FIG 8 — Attenuated virulence of the *C. albicans nce102Δ* mutant in a mouse model of hematogenously disseminated candidiasis. BALB/c mice were injected via the lateral tail vein with 1 × 10⁶ cells. (A) Survival curves of mice infected with the *nce102Δ* (YHXW14), wild-type (DIC185), and complemented *nce102Δ* + *NCE102* (YLD78-4-2-1) strains. (B) Determination of CFU per gram of kidney tissue in mice that were euthanized when they became moribund or at the end of the experiment on day 28, as indicated in panel A. (C) (Left panels) Kidneys were excised from mice infected with the wild-type (DIC185) and complemented *nce102Δ* + *NCE102* (YLD78-4-2-1) strains for 2 days, and a mouse was infected with the *nce102Δ* (YHXW14) strain that became moribund after 12 days. Kidney sections were stained by the periodic acid-Schiff staining (PAS) staining method, which stains the *C. albicans* cells a dark magenta color (see the arrows for examples). Kidney tissue infected with the wild-type or complemented strains demonstrated a high level of penetration by hyphal filaments emanating from multiple sites in the outer cortex. In contrast, *nce102Δ* cells were mostly restricted to the region of the kidney that exits to the bladder (right panels). Kidney tissue homogenates were stained with calcofluor white and then examined by fluorescence microscopy using a 100× objective. The *nce102Δ* mutant cells displayed a more pseudohyphal morphology than either the wild-type or complemented strain.

DISCUSSION

nce102Δ causes a novel invasive growth phenotype.
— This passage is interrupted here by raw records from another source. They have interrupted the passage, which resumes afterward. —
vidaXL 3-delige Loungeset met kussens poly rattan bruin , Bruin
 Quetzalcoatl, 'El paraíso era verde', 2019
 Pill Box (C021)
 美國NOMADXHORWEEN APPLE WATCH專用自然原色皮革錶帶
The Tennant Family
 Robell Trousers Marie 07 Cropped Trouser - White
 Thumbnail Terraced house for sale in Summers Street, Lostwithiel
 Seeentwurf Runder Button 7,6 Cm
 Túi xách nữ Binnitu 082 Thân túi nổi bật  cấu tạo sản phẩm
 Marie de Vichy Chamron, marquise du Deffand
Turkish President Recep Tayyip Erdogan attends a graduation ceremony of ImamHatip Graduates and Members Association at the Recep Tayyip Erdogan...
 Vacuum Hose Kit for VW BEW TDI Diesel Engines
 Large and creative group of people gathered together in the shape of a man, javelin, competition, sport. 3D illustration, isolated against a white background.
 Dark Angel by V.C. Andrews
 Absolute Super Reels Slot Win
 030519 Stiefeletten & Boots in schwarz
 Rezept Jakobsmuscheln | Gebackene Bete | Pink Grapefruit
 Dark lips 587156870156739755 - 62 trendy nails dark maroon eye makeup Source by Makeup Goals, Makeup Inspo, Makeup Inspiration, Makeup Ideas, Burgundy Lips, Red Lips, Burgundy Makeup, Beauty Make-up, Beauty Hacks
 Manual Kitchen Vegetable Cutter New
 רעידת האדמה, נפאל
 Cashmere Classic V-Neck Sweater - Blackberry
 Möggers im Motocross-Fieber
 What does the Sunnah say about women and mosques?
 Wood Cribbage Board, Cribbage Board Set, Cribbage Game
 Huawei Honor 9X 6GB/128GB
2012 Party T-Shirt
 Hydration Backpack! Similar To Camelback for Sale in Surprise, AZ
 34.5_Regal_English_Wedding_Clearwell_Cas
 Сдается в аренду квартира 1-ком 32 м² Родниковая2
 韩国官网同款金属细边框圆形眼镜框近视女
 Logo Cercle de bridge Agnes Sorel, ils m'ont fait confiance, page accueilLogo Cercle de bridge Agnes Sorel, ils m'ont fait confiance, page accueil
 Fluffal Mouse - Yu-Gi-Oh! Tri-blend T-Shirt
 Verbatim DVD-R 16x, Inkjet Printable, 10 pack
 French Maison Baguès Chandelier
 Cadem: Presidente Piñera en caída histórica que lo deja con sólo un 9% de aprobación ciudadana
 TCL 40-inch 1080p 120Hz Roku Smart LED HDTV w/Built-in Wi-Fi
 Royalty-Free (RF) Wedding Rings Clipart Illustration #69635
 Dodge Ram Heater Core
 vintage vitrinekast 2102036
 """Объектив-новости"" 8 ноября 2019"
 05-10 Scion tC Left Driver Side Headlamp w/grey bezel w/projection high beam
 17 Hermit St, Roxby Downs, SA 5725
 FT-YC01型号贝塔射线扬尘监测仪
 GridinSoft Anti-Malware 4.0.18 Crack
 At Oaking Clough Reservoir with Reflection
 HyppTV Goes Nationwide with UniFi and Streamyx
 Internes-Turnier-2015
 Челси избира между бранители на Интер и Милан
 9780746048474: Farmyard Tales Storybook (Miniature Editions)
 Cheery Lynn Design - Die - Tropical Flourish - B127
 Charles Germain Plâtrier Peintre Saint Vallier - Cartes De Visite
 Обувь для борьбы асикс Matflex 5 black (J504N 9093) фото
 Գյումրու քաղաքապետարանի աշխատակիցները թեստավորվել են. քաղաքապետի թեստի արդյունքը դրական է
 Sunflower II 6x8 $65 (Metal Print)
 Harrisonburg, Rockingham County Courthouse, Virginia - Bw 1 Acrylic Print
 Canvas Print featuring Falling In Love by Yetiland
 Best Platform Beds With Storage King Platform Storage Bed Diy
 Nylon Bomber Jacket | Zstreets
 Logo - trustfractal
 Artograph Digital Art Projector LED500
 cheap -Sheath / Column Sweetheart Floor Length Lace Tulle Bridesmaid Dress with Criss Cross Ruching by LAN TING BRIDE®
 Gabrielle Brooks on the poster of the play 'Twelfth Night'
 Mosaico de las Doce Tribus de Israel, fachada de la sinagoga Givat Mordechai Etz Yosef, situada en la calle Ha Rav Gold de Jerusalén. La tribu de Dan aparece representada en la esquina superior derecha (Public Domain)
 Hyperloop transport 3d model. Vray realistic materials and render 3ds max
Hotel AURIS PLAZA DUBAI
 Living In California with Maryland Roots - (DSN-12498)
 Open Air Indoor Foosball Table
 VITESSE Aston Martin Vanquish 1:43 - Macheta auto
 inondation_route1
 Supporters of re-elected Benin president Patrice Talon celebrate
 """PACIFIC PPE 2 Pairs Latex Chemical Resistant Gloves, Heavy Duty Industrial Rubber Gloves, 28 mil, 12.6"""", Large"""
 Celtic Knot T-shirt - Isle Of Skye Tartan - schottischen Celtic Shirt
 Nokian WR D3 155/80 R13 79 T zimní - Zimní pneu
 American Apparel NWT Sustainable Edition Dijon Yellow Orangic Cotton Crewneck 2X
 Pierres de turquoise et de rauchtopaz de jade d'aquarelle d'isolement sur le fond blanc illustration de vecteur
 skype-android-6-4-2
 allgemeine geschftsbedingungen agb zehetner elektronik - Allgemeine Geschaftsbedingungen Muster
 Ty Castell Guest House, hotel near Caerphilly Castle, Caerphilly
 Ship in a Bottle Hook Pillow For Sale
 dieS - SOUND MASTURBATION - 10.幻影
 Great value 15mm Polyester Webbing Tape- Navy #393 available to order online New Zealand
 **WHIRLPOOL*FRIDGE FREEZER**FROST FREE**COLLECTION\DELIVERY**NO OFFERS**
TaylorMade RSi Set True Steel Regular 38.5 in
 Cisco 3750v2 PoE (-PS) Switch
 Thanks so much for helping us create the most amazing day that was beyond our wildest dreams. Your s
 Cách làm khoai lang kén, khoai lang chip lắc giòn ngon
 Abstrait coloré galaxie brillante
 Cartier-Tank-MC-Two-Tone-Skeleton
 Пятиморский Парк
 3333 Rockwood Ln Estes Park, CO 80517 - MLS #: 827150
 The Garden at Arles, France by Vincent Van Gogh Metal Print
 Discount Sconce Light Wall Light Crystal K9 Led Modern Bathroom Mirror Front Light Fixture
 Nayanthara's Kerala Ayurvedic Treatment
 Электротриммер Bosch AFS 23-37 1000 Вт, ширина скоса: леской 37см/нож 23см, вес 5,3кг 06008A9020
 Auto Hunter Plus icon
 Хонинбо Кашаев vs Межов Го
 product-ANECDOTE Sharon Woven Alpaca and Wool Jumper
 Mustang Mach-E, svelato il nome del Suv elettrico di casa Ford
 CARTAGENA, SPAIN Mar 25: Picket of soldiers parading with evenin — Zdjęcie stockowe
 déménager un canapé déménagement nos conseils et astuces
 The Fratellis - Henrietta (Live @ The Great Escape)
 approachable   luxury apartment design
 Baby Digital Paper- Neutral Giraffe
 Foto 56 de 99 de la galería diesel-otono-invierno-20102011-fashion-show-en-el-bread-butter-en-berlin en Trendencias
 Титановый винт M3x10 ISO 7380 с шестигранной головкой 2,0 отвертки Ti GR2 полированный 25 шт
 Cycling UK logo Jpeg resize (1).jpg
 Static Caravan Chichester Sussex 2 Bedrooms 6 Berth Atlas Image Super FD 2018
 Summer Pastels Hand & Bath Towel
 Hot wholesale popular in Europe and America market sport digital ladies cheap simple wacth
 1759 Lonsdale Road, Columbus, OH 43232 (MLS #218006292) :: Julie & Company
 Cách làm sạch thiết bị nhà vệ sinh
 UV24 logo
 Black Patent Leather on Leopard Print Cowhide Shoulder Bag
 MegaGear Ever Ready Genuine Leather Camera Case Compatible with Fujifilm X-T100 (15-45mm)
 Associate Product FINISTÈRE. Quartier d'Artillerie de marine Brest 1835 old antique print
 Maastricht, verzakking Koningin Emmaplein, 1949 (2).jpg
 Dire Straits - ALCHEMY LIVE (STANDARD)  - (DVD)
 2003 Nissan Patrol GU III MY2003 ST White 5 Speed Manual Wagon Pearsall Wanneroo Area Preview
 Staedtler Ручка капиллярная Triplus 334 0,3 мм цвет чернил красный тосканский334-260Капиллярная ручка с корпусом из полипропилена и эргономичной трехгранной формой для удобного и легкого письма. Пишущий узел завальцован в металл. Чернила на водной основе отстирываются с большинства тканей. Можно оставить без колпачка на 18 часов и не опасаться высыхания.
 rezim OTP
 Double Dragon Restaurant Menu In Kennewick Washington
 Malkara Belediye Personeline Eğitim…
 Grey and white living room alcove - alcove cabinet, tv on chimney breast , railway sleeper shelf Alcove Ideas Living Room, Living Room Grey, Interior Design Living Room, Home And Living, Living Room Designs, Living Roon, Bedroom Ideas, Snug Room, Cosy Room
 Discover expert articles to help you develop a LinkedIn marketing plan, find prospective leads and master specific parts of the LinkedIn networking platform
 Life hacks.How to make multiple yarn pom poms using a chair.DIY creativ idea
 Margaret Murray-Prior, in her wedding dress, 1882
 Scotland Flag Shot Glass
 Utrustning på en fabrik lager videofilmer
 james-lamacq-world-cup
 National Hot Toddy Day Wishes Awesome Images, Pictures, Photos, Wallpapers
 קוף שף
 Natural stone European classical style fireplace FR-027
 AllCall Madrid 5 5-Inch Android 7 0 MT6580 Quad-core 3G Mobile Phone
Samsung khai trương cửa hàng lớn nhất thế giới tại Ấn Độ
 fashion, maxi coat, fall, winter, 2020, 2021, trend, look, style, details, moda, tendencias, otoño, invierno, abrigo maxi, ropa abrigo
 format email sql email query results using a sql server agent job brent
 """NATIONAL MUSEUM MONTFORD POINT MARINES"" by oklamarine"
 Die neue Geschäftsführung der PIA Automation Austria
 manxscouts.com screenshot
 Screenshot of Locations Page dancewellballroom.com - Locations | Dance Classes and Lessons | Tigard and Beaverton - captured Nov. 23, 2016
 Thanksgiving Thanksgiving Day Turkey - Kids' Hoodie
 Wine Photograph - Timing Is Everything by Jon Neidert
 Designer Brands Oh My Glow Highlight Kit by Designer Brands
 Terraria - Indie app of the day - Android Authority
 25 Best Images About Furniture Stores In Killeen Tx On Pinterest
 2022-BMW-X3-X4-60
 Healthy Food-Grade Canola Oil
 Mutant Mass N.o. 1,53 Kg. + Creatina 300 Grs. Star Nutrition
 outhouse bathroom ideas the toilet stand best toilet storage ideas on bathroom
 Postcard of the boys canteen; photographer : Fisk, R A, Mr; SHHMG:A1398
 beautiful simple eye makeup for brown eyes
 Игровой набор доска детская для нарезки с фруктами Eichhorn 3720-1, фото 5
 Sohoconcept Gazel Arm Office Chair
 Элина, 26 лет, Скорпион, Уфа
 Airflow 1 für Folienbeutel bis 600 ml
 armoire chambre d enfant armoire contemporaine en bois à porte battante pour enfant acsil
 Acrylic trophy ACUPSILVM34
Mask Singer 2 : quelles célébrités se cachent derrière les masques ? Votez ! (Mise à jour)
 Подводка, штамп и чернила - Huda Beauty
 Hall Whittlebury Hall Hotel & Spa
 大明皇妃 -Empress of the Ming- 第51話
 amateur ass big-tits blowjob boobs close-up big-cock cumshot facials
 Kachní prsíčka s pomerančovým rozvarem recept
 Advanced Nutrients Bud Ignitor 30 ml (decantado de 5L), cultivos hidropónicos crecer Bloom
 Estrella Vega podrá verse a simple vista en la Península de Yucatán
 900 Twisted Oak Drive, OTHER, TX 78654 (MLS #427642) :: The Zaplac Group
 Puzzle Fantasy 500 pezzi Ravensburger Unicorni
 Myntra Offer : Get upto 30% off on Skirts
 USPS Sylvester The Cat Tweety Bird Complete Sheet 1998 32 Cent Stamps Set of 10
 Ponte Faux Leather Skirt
MCC/eisosomes are under investigation to identify novel ways in which the PM contributes to virulence. Nce102 was targeted because it localizes to these punctate domains in S. cerevisiae and because Sur7, a distinct tetraspanner that localizes to MCC/eisosomes, is important for C. albicans virulence due to its broad roles in morphogenesis, cell wall synthesis, PM organization, and resistance to copper (23). However, the phenotypes caused by deletion of NCE102 in C. albicans were distinct from those caused by deleting SUR7. The nce102Δ mutant cells displayed the novel phenotype of failing to invade low concentrations of agar but invading well in higher concentrations. Nce102 is also important for pathogenesis of C. albicans, since the nce102Δ mutant showed reduced virulence in mice (Fig. 8). The nce102Δ mutant cells formed hyphae with altered morphology in vivo, which likely diminishes their ability to grow invasively and may also make them more susceptible to recognition and attack by the immune system. Consistent with this, a separate study found that there were fewer CFU/g of the nce102Δ mutant in the kidney when the nce102Δ cells were infected as part of a pool of mutants (32). This study by Perez et al. also provided further support for the significance of Nce102 in virulence, because they identified NCE102 as a key target of a transcriptional regulatory circuit that is important for both commensal and pathogenic growth of C. albicans (32).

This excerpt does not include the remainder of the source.